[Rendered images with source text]
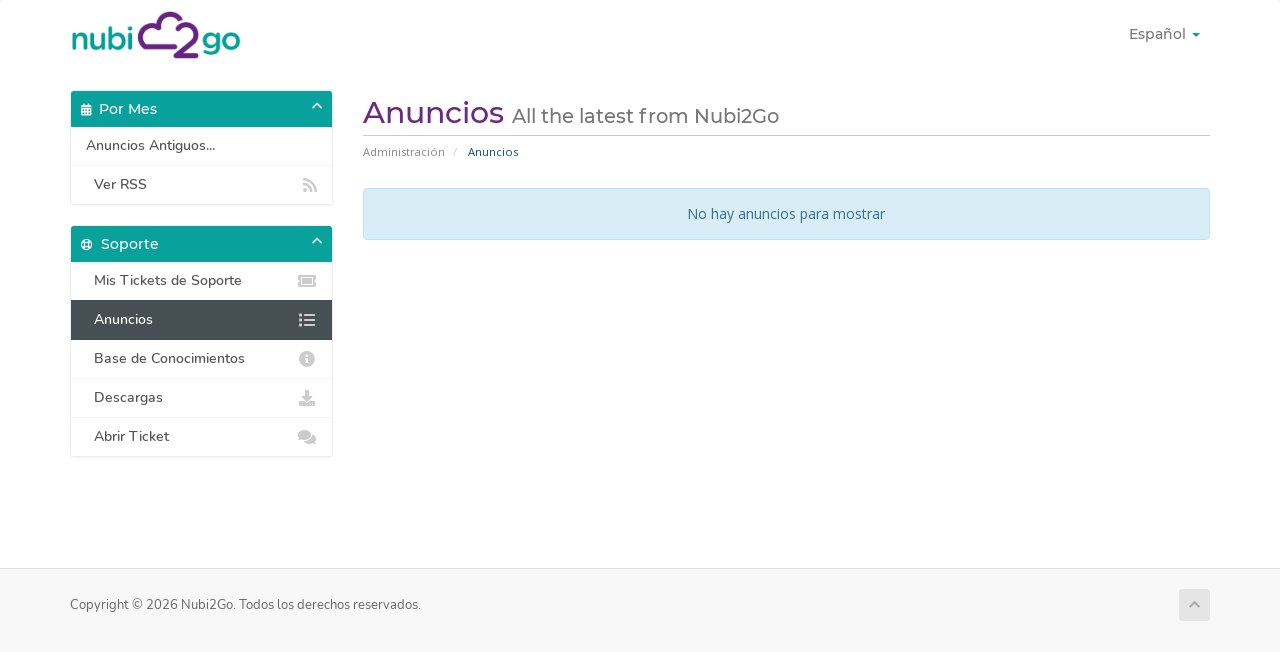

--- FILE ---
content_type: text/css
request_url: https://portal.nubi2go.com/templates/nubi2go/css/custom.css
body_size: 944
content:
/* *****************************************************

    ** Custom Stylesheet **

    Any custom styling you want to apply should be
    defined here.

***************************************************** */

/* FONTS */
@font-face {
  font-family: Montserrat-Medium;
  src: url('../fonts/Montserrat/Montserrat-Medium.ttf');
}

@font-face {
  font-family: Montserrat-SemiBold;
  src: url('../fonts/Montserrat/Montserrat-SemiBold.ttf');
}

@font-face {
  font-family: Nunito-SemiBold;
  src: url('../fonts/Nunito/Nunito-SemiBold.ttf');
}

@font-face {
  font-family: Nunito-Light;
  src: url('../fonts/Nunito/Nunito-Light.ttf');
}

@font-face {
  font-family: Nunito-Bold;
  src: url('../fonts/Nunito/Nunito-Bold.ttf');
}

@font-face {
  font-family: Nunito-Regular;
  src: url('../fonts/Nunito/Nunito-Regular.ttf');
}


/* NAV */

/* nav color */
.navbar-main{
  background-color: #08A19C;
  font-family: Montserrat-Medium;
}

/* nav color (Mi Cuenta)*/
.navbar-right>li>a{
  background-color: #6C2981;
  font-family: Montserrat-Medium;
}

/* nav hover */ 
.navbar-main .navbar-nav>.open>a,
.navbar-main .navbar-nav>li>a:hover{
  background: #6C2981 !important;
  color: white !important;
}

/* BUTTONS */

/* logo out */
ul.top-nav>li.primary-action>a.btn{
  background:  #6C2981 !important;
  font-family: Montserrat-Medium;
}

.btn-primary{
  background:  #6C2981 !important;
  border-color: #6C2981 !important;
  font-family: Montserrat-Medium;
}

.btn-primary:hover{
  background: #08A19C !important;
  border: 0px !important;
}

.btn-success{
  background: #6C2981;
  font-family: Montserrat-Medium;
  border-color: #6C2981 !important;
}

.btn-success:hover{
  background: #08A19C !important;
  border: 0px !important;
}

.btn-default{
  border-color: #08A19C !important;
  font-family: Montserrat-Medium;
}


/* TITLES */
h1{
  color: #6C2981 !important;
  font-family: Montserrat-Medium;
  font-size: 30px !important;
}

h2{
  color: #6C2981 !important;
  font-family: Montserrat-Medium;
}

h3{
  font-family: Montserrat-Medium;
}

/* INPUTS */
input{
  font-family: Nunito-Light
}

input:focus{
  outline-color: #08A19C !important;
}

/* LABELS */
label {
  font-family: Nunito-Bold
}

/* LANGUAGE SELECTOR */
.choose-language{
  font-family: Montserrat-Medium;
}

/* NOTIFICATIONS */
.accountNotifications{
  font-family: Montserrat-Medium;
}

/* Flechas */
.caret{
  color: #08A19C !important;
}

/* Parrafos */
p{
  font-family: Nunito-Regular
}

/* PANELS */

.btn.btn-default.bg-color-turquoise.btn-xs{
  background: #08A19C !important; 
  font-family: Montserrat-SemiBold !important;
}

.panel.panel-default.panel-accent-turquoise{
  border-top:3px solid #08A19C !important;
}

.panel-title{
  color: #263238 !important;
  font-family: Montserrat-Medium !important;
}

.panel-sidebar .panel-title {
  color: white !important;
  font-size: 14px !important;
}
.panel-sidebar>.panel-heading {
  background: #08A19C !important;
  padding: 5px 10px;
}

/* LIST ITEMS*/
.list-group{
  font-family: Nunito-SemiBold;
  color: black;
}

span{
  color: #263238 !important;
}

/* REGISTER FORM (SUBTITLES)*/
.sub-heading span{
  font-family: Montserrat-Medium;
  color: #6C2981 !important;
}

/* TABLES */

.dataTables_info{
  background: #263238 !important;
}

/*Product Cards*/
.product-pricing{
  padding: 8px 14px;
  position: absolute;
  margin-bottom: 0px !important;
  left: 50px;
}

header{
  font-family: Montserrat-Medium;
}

Task description:
Your task is to return each line of the data above that contains the string "default".

Response below:
.btn-default{
.btn.btn-default.bg-color-turquoise.btn-xs{
.panel.panel-default.panel-accent-turquoise{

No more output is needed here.